Come riportato dal Corriere dello Sport, la Lazio e il Torino hanno registrato l’apertura definitiva di Ivan Ilic e Noslinallo scambio che potrebbe concretizzarsi nel mercato di gennaio. Entrambi i giocatori hanno dato disponibilità al trasferimento, e le società stanno ora valutando formule e prezzo dei rispettivi riscatti.

Sarri ha individuato in Ilic la mezzala ideale per rinforzare il reparto, mentre Baroni vede in Noslin l’attaccante giusto per ridare profondità e soluzioni offensive al suo Toro.
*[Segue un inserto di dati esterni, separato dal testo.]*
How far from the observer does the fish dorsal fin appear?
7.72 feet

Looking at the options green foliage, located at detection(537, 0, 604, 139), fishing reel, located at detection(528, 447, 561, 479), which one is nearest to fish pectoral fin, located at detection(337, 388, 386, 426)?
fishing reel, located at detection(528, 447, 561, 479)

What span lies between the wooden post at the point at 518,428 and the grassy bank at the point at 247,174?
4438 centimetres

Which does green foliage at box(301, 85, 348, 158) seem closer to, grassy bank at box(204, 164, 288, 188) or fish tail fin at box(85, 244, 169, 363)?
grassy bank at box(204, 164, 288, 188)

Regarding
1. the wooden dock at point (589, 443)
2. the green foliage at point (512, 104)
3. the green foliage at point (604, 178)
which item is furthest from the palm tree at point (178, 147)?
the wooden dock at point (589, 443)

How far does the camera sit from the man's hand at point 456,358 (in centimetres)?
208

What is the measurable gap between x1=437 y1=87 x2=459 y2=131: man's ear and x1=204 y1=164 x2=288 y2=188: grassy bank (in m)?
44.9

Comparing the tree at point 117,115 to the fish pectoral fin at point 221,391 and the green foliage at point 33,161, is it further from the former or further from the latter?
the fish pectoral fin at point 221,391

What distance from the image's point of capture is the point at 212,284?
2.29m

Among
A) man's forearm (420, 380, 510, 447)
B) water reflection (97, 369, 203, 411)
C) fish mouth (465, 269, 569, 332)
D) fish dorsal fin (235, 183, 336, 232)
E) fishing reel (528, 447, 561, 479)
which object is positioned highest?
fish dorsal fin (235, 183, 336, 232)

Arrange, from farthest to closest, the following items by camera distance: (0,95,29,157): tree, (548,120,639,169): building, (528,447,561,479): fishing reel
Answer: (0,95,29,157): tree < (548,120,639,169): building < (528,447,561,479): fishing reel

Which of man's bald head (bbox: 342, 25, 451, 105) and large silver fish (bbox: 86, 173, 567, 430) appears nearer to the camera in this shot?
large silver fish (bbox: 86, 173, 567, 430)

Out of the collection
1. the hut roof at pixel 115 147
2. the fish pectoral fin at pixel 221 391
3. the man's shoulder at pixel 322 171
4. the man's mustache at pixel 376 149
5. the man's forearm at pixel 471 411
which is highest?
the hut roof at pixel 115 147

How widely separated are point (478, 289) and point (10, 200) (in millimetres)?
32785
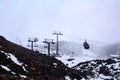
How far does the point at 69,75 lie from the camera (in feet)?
104

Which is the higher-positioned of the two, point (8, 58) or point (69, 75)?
point (8, 58)

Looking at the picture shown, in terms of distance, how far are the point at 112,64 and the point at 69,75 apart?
17.6m

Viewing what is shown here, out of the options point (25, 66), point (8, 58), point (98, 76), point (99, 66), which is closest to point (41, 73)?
point (25, 66)

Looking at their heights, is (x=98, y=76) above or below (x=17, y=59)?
below

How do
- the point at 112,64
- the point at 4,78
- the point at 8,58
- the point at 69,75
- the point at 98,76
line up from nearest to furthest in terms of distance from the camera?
1. the point at 4,78
2. the point at 8,58
3. the point at 69,75
4. the point at 98,76
5. the point at 112,64

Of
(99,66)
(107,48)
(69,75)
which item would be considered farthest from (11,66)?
(107,48)

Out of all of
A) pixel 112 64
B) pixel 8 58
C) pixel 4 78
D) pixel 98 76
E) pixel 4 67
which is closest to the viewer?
pixel 4 78

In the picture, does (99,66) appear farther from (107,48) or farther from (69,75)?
(107,48)

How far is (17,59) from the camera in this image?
2852 centimetres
Ilic, dopo una stagione sottotono e un ruolo mai realmente decollato a Torino, accoglierebbe con entusiasmo la possibilità di rilanciarsi alla Lazio. Lo stesso vale per Noslin, che sotto la guida di Baroni a Verona aveva espresso una delle versioni migliori del suo calcio.

Le due società sono entrate nella fase operativa: si studia la formula del prestito con riscatto, valutando cifre considerate “ragionevoli” per entrambi. Per Ilic si ragiona su un’operazione da circa 15-16 milioni, mentre per Noslin la stima è leggermente inferiore, con un valore che ruota intorno ai 12 milioni. L’arrivo del centrocampista permetterebbe a Sarri di ampliare le rotazioni con un profilo tecnico e già pronto, mentre lo sbarco di Noslin consentirebbe al Torino un upgrade nel reparto avanti.